On the use of proposed and model jury instructions: (1) "[T]he pattern instructions are not sacrosanct, a fact that has been borne out by the appellate rejection of pattern instructions, as well as appellate recognition of the fact that a legally 'correct' instruction can change its stripes when applied to a given case. Although not greeted with open arms in many courtrooms, opportunity awaits the attorney who specially crafts instructions for his case or who proposes modifications in existing instructions to tailor them and remove misleading or offending materials." Pike & Fischer, BNA Criminal Practice Manual, Sec. 131.101. (2) Standard jury instructions "are no more sacrosanct than any others. Unless a particular instruction fits the evidentiary situation and presents a fair and impartial picture of the issues, it should not be given." People v. Mata (Calif. 1955), 133 Cal.App.2d 18, 21, 283 P2d 372. It should be noted that the model or proposed jury instructions are not themselves law, and a trial court is not required to use the exact language in the proposed jury instructions.

A defense lawyer or prosecutor who proposes to use language that differs from the standard/proposed/model jury instructions must be prepared to persuade the judge that his/her proposed instructions correctly state the law and how the standard instructions fail to do so in the immediate case.

Note: "It is not reversible error to refuse to give instructions offered by a party that are adequately covered by other instructions given by the court." State v. Hamric, 151 W.Va. 1, 151 S.E.2d 252 (1966).

Jury Instructions on Lesser Included Offenses: An instruction on a lesser included offense is required if there is credible evidence upon which the defendant might reasonably have been convicted of the lesser offense. A California court puts the matter as follows: "Instructions are required whenever evidence that the defendant is guilty only of the lesser offense is ‘substantial enough to merit consideration’ by the jury."

Where there is no credible or significant evidence applicable to the lesser degrees of the offense charged, and all of the evidence taken together shows that the offense, if committed, was clearly of the higher degree, instructions relating to the lesser degrees of the offense are not necessary.

Consider the following jury instruction on Murder and Its Lesser Included Offenses:

The Jury may find the Defendant guilty of any lesser crime which is included in the principal crime charged whenever such a finding is consistent with the facts found by the Jury from the evidence in the case, and with the law as given in these instructions. If the Jury finds the Defendant not guilty of the crime of second degree murder, then the Jury must proceed to determine the guilt or innocence of the defendant as to any lesser crime included in second degree murder. If you find the Defendant not guilty of second degree murder, you will then determine whether he is or is not guilty of the included crime of manslaughter.

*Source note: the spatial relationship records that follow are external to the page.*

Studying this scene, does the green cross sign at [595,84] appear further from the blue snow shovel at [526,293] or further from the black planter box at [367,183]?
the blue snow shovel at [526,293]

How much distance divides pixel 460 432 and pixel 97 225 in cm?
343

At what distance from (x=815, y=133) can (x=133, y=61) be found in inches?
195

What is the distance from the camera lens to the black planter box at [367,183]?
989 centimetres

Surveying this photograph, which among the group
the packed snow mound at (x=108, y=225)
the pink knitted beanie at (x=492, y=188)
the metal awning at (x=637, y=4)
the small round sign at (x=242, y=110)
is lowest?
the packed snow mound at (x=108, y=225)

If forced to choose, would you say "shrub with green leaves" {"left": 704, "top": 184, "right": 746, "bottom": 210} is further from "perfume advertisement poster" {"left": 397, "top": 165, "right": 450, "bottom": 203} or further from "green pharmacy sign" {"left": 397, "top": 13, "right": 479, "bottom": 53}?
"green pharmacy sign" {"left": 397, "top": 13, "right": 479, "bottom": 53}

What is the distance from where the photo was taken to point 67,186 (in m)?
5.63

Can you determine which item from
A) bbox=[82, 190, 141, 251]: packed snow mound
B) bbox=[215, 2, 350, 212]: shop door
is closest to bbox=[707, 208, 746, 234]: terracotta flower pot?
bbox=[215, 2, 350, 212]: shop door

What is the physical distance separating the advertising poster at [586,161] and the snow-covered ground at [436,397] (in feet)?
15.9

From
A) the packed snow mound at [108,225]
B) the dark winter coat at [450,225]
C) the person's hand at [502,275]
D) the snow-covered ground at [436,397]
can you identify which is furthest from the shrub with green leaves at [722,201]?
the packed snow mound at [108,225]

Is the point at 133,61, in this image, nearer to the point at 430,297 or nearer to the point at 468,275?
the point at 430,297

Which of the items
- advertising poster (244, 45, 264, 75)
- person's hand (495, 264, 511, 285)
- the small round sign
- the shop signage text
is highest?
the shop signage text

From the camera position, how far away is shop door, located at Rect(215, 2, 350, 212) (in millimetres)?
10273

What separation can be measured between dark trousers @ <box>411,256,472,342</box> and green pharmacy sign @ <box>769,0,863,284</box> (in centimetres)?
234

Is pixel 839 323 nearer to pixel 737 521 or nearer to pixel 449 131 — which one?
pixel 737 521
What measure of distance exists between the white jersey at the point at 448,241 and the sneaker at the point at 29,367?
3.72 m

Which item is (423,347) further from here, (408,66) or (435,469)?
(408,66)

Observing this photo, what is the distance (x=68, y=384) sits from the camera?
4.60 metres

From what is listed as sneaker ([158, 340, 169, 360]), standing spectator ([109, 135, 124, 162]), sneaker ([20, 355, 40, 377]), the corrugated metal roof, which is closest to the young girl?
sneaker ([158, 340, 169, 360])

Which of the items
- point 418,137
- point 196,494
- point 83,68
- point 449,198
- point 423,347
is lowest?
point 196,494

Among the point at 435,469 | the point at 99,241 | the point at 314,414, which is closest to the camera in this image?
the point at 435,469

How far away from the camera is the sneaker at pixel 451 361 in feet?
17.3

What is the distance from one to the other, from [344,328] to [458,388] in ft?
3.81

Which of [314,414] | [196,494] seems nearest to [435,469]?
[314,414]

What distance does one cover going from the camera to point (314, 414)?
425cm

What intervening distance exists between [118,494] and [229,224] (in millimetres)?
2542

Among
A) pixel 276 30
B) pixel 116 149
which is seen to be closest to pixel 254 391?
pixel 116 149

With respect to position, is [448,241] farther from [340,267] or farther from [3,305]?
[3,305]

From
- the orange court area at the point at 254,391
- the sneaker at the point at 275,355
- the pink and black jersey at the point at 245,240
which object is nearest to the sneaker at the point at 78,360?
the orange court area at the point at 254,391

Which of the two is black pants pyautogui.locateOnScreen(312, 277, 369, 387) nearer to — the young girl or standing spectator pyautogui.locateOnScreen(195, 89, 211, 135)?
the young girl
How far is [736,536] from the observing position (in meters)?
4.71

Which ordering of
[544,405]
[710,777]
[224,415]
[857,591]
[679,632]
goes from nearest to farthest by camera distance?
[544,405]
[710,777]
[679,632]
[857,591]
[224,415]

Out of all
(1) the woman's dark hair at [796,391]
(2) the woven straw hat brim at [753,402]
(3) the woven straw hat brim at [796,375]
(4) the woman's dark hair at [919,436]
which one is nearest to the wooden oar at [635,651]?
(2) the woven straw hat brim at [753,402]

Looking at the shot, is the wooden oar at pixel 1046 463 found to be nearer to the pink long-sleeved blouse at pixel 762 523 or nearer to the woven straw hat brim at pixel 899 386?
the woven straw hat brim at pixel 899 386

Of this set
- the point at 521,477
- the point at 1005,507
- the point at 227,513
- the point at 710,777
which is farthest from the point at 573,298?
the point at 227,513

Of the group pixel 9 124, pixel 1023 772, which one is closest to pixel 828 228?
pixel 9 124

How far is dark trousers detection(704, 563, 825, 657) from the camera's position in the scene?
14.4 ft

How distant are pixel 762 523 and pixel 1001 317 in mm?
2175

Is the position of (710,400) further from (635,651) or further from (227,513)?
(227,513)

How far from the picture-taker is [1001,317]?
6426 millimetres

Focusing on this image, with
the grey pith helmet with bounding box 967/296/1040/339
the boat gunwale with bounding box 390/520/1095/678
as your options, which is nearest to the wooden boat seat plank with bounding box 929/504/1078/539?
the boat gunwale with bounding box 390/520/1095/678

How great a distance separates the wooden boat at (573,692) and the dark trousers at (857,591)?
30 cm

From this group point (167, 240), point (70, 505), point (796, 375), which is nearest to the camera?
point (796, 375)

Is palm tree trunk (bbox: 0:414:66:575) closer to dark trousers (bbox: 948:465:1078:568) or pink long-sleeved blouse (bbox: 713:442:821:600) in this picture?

Improper Use of a Jury Instruction by a Prosecutor: Budzyn v. Michigan [on-line text of commentary]

Misc:

Harvey S. Perlman, former Dean at the Univeristy of Nebraska College of Law, and the drafter (with Stephen Saltzburg) of the civil pattern jury instructions for Alaska and pattern instructions for federal criminal cases, notes that based on the influence of psycholinguistic studies of pattern jury instructions and jury comprehension led to revisions which focus on "vocabulary, grammar, and organization" and the replacement of "legal jargon with common words, abstract words with concrete words, and negative words with positive words."

[Harvey S. Perlman, Pattern Jury Instructions: The Application of Social Science Research, 65 Neb. L. Rev. 520, 529 (1986)]

Drawing on the work of Elwork, Sales & Alfini in Making Jury Instructions Understandable (1982), Perlman goes on to note that:

Their revised instructions were sensitive to grammatical construction that had been shown empirically to improve comprehension. They avoided, where possible, embedded and compound sentences and the passive voice. They adopted what some social scientists termed a hierarchical and algorithmic organization scheme which breaks down general concepts into component parts such that concepts flow from previously explained concepts. [Id. at 529-530]

"There are really two approaches to simplifying legal terms. One can substitute common words or extended descriptions or one can use the legal term and provide a definition."

[Harvey S. Perlman, Pattern Jury Instructions: The Application of Social Science Research, 65 Neb. L. Rev. 520, 533 (1986)] ["Jury instructions often employ legal terms in order to structure but not to eliminate the discretion of the jury. These terms are left without bright parameters in order to facilitate the jury's obligation to impose some form of community standard." Id. E.g., "reasonable doubt" may be one of those concept that judges will simply not attempt to define "with too much precision." Id. "Defining reasonable doubt may be a ask that justifiably requires the jury to exploit its own intuition and common sense. Of course the jury can be told that the state must prove the elements of the offense beyond a reasonable doubt. But beyond that, there may be nothing more of content then [sic] the jury's deliberative and collegial views of the matter." Id. at 540. See generally: Henry A. Diamond, Note: Reasonable Doubt: To Define, or Not to Define, 90 Colum. L. Rev. 1716 (1990); Note, Reasonable Doubt: An Argument Against Definition, 108 Harv. L. Rev. 1955 (1995); Thomas V. Mulrine, Reasonable Doubt: How in the World is it Defined?, 12 Am. U.J. Int'l L. & Pol'y 195 (1997); Lawrence M. Solan, Refocusing the Burden of Proof in Criminal Cases: Some Doubt About Reasonable Doubt, 78 Tex. L. Rev. 105 (1999). See also, Simon & Mahan, Quantifying Burdens of Proof: A View from the Bench, the Jury, and the Classroom, 5 L. & Soc'y Rev. 319 (1971)]

"No jury instruction can clarify a law that is itself ambiguous."

[Harvey S. Perlman, Pattern Jury Instructions: The Application of Social Science Research, 65 Neb. L. Rev. 520, 539 (1986)]["Nor should restyled jury instruction be used to reform legal doctrines that may have been purposely designed to provide an open-ended opportunity for the jury to follow its own sentiments." Id.]